Machtkampf in Kiew: Drapatyj wird neuer ukrainischer Armeechef
Drapatyj wird neuer ukrainischer Armeechef

Der ukrainische Präsident Wolodymyr Selenskyj hat Generalmajor Mychajlo Drapatyj zum neuen Oberbefehlshaber der ukrainischen Streitkräfte ernannt. Der 43-Jährige löst Oleksandr Syrskyj ab, der nach wochenlangen Protesten und einem internen Machtkampf entlassen wurde. Mit dieser Personalentscheidung will Selenskyj die tiefste Krise seiner Amtszeit überwinden, die durch den offenen Konflikt zwischen dem Verteidigungsministerium und der Armeeführung sowie Forderungen der Zivilgesellschaft ausgelöst wurde.

Hintergrund der Krise

Den Ausschlag für die Entlassung Syrskyjs gaben wochenlange Demonstrationen auf dem Iwano-Franko-Platz in Kiew.

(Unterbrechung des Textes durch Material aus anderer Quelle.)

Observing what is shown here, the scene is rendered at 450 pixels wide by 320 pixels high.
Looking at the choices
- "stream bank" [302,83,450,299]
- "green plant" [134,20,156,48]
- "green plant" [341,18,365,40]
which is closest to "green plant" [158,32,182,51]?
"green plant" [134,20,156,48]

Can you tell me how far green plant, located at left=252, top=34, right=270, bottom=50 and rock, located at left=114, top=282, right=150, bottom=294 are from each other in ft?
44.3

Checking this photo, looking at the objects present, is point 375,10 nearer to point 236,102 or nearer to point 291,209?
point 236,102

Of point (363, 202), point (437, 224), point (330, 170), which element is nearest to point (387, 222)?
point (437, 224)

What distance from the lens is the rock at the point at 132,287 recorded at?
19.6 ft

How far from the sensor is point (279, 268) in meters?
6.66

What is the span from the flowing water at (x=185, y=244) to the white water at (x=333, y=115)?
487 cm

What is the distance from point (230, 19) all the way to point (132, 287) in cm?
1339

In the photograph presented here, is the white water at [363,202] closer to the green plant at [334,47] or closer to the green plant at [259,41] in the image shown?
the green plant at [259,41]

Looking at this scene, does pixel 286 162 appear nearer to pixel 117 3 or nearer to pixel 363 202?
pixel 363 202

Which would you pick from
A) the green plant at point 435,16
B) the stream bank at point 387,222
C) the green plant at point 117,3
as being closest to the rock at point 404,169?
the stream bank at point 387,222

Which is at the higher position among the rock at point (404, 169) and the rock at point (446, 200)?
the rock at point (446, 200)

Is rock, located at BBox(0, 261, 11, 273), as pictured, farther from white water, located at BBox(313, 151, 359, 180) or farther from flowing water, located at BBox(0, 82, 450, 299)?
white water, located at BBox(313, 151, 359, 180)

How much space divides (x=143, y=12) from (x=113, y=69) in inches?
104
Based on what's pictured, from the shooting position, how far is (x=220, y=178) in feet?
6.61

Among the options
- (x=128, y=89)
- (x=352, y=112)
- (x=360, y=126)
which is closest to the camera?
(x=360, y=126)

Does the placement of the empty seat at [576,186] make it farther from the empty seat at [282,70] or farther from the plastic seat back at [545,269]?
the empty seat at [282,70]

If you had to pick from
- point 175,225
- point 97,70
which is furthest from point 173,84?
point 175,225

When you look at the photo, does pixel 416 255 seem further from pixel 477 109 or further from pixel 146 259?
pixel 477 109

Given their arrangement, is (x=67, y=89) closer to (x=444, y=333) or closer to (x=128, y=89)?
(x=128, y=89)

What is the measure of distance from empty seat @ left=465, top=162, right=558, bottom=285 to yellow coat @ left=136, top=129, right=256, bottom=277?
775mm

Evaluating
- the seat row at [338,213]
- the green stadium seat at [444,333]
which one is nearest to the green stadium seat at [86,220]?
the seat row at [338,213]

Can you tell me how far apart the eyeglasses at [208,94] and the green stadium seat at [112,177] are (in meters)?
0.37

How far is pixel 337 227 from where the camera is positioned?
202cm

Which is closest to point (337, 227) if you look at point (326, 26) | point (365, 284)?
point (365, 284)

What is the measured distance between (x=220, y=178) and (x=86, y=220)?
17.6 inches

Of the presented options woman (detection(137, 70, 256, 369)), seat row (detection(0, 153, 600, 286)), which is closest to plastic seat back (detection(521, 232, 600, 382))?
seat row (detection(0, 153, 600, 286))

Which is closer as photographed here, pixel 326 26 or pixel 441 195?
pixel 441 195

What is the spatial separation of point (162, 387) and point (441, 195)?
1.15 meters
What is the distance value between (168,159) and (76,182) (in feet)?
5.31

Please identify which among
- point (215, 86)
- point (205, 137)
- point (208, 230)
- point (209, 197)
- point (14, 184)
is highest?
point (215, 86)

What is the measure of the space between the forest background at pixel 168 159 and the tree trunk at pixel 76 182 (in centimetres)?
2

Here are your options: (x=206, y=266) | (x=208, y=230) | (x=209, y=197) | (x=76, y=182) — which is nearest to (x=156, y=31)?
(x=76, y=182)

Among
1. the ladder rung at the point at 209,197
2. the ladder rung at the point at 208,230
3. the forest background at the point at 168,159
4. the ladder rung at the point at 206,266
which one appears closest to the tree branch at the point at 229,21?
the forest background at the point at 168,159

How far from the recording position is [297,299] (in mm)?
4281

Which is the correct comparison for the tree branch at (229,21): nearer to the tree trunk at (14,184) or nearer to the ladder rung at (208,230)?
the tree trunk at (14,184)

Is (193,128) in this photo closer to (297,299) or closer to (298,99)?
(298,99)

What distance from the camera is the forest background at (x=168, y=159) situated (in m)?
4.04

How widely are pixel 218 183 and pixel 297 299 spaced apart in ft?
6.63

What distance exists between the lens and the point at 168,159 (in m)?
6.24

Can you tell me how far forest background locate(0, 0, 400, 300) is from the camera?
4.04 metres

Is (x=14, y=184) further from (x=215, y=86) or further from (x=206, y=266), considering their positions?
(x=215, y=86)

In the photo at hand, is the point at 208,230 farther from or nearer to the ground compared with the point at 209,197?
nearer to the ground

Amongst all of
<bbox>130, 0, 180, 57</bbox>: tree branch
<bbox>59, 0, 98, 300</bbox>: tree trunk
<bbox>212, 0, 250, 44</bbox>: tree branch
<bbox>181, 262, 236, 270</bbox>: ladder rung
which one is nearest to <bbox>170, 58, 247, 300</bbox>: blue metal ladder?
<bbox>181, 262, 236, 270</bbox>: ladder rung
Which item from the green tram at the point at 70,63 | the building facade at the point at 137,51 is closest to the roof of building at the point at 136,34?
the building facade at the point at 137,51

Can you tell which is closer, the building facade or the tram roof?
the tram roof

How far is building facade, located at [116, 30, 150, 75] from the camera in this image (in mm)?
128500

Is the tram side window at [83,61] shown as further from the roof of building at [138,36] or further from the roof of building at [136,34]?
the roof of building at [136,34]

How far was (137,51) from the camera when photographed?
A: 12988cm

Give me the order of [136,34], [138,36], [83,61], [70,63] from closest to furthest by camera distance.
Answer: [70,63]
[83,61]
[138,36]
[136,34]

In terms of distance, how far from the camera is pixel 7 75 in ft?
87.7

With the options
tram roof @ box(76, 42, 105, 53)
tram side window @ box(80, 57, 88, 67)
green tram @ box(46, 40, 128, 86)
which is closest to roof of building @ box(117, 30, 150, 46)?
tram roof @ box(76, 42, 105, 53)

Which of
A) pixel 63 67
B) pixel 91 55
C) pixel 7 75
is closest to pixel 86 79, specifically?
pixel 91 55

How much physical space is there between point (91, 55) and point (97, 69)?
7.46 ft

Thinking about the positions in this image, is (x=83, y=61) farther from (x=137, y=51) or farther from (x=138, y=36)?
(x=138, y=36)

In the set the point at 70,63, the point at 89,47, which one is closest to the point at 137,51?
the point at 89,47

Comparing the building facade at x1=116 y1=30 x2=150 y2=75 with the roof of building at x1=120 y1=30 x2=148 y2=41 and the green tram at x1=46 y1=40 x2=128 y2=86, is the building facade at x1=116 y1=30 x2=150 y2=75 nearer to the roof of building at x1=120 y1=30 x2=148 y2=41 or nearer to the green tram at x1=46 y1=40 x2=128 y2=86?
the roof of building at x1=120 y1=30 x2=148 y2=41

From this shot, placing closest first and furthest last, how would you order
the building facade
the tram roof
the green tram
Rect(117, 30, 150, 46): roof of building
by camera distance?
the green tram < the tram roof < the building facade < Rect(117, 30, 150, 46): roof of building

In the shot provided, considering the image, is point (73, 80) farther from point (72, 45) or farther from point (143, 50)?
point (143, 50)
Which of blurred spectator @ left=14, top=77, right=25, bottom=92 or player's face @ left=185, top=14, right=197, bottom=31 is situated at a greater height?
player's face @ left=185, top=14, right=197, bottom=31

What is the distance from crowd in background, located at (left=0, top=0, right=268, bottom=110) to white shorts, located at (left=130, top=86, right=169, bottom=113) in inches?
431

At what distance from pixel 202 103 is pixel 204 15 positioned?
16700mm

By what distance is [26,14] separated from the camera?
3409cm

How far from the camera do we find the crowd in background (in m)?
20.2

Die Protestierenden forderten die Rückkehr des beliebten Ex-Verteidigungsministers Mychajlo Fedorow und die Ablösung Syrskyjs. Selenskyj entsprach nur der zweiten Forderung: Fedorow bleibt außen vor, obwohl er mit seiner Rückkehr pokerte. Der Präsident betonte, Fedorow solle eine „würdige neue Position im Bereich der Entwicklung der technologischen Komponente des Staates“ erhalten. Die Gespräche zwischen beiden dauern an; ein Treffen soll rund sechs Stunden gedauert haben.

Syrskyj selbst wird voraussichtlich im militärischen Umfeld bleiben – in einer noch nicht bekannten Position. Ein kompletter Rückzug des kampferfahrensten Generals mitten im Krieg wäre trotz aller Skepsis in einigen Kreisen überraschend.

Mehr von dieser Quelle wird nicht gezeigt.